Prior to providing a specific treatment for the mid and low back, neck, knee, and shoulder, a treating provider may request approval to vary from the Guidelines on Board form MG-2 by answering all questions completely (12 NYCRR 324.3[a]). The claimant and the provider have the burden of proof that the treatment requested is appropriate and medically necessary for the claimant (12 NYCRR 324.3[a][i][a]; 324.3[d]). In addition, the provider must set forth that claimant agrees to the proposed medical care and explain why alternatives under the Guidelines are not appropriate for the claimant (12 NYCRR 324.3[a][i][b] and [c]). For appropriate claims, the provider may describe any signs or symptoms that have failed to improve in accordance with treatment provided by the Guidelines or may describe functional outcomes that have continued to demonstrate objective improvement with a specific course of treatment (12 NYCRR 324.3[a][ii]). Failure to meet the burden of proof shall result in a denial of the variance request.

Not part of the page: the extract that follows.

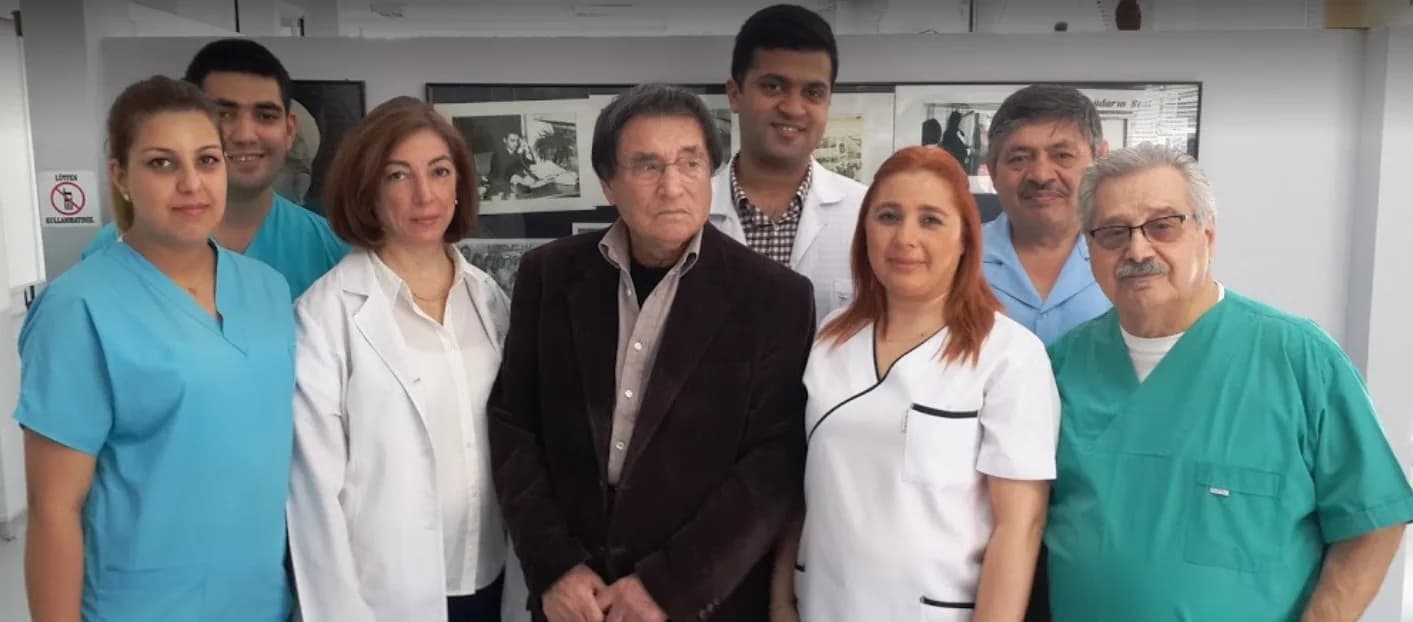 Yeni Mimar Sinan Diş Kliniği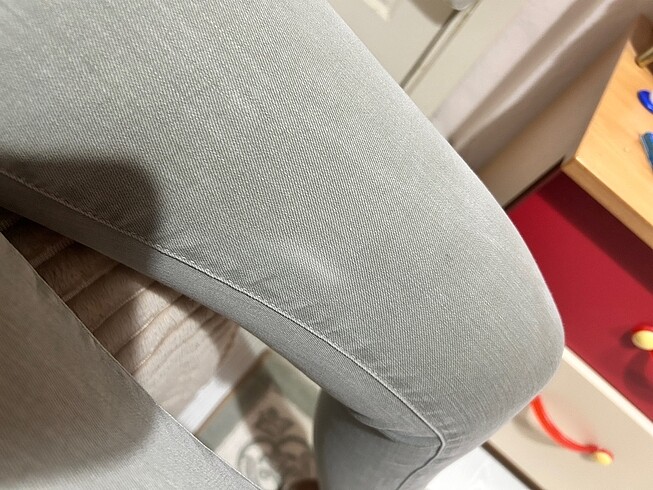 38 Beden Koton haki jean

The Mid and Low Back Injury Guidelines provide that chiropractic treatment is recommended for a maximum duration of three months when accompanied by objective measures of improvement (Guidelines § D.10.a). The Guidelines note that "[e]xtended durations of care beyond what is considered 'maximum' may be necessary in cases of re-injury, interrupted continuity of care, exacerbation of symptoms, and in those patients with comorbidities," but "[t]here is no efficacy for chronic treatment (manipulation several times a month for years) and chronic treatment is not recommended." (Id.).
In the present case, Dr. Syracuse did not submit sufficient evidence to justify the variance requested. Instead of stating the medical necessity of the treatment requested on the Form MG-2, Dr. Syracuse submitted what appears to be a form letter, setting forth general statements regarding the Guidelines, and indicating that the claimant has experienced improvements and/or exacerbations, without any reference to specific reports or conditions. Furthermore, Dr. Syracuse's medical records indicate that the claimant's condition fluctuated in the year prior to his request for additional chiropractic treatment without any clear trajectory of improvement, and do not record any exacerbations. Thus, despite Dr. Syracuse's unspecific statements of improvement, the record does not reflect that claimant has shown any significant or lasting objective functional improvements as a result of the chiropractic treatment.
Therefore, Dr. Syracuse did not meet his burden of producing sufficient evidence to justify a variance, and that request is therefore denied.
ACCORDINGLY, the WCLJ decision filed on August 1, 2011 is AMENDED to deny the request for additional chiropractic treatment. No further action is planned at this time.